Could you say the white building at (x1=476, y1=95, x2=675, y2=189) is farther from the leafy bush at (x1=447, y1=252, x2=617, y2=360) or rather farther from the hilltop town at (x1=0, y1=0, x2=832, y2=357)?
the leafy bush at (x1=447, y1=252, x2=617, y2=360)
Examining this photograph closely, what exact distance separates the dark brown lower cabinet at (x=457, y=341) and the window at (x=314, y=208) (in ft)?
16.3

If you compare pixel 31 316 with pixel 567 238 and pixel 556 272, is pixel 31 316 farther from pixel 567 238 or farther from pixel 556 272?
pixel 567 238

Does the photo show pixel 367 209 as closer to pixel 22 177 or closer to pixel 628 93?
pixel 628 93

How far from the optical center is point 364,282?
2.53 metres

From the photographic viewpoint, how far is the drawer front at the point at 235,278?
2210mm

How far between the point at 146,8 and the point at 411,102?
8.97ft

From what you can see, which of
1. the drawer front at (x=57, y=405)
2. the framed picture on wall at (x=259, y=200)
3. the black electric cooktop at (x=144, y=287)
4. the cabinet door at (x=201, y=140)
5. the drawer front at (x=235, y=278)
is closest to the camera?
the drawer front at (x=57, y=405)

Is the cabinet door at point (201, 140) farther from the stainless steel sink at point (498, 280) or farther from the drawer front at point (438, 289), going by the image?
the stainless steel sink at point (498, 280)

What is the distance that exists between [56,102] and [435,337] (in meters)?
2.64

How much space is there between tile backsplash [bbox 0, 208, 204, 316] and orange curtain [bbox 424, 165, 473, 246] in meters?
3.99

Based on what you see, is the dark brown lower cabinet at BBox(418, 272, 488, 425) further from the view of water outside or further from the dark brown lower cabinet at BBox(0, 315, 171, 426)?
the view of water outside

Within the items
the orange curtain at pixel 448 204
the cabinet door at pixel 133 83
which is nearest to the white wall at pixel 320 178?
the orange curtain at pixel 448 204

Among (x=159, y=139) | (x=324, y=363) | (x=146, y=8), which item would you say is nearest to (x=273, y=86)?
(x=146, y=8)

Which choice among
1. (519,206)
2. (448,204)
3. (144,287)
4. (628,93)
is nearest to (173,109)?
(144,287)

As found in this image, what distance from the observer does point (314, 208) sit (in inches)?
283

...

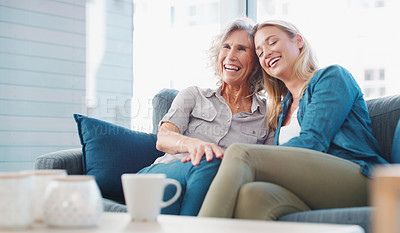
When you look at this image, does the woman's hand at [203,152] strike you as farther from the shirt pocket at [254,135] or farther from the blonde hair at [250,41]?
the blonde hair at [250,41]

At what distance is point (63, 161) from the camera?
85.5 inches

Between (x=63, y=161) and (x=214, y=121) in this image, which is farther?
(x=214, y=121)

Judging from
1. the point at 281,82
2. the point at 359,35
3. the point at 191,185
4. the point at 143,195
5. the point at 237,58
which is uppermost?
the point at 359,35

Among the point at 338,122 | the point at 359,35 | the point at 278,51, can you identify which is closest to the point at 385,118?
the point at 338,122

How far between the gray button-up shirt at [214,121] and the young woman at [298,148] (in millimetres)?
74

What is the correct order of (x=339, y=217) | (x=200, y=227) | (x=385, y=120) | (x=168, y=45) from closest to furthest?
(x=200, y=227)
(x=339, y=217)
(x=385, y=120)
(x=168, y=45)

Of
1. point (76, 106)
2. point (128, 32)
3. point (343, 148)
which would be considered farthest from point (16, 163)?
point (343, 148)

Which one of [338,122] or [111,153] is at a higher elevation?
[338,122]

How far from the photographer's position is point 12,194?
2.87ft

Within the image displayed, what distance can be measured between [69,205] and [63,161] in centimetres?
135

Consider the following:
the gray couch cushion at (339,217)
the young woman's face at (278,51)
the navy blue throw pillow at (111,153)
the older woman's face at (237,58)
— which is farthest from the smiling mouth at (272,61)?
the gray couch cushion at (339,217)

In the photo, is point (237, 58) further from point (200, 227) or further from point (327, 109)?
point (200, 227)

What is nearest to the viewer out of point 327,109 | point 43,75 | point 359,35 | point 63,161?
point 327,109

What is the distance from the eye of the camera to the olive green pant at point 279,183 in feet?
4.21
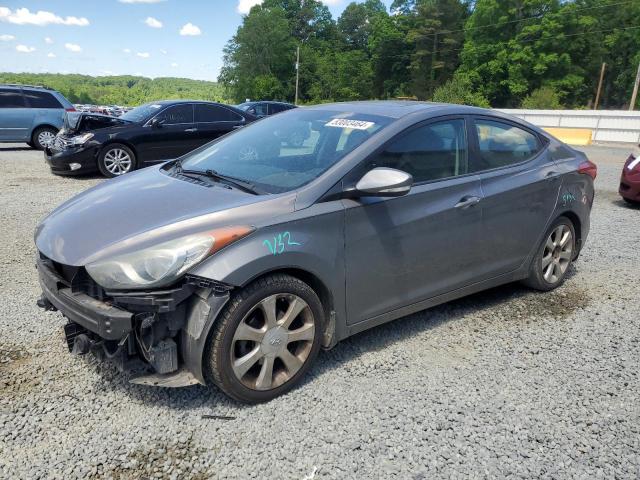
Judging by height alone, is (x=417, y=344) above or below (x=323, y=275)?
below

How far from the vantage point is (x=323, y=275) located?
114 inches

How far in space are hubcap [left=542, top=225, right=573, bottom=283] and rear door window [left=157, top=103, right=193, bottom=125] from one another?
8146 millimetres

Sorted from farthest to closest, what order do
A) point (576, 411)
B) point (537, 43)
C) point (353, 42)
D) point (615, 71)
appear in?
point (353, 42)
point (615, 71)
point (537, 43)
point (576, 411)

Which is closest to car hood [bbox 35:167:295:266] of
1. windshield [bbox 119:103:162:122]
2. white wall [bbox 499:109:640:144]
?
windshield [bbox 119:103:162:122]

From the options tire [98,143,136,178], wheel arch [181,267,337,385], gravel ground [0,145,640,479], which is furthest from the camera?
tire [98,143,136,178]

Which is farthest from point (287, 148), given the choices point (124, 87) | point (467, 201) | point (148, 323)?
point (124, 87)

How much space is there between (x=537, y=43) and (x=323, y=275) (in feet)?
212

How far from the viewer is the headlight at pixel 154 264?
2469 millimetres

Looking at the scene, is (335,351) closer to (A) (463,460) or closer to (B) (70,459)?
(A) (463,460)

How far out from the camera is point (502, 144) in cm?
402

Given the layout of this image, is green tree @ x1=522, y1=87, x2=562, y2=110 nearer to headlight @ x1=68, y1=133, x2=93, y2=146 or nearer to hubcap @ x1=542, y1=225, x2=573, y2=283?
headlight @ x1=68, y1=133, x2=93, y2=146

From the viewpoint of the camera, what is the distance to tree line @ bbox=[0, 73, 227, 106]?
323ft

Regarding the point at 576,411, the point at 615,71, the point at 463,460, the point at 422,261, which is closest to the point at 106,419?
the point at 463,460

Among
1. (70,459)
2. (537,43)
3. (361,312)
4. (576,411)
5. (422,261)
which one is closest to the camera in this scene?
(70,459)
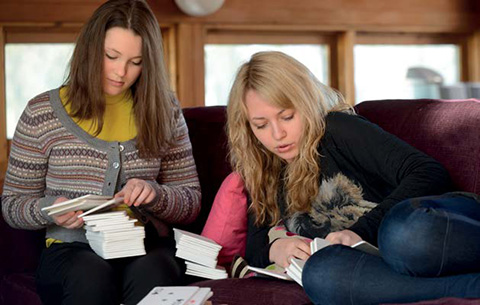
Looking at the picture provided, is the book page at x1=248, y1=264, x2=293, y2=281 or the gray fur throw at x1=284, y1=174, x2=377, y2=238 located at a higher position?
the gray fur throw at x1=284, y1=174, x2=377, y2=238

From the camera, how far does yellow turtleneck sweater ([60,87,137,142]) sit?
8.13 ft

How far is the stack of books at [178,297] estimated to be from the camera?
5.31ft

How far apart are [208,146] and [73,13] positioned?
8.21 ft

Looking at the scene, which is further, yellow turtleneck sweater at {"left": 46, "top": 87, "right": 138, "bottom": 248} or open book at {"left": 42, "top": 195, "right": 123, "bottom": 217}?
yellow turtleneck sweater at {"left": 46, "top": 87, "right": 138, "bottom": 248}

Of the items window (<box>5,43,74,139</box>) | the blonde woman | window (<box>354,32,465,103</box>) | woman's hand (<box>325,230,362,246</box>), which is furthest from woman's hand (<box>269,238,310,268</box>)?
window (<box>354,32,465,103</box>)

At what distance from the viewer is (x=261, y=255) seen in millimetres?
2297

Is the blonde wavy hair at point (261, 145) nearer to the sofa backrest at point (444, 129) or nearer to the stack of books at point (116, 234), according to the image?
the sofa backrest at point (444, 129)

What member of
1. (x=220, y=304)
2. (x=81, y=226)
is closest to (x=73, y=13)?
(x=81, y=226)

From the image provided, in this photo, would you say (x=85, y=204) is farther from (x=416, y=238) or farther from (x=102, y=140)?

> [WRITTEN REQUEST]: Extract every line of the material above that contains the word "gray".

> [FULL ANSWER]:
How far between the gray button-up shirt at [214,121] and the young woman at [298,148] (in millimetres)?
the gray couch cushion at (339,217)
the gray couch cushion at (339,217)
Looking at the picture provided, is the book page at x1=248, y1=264, x2=293, y2=281 or the gray fur throw at x1=284, y1=174, x2=377, y2=238 located at a higher position?
the gray fur throw at x1=284, y1=174, x2=377, y2=238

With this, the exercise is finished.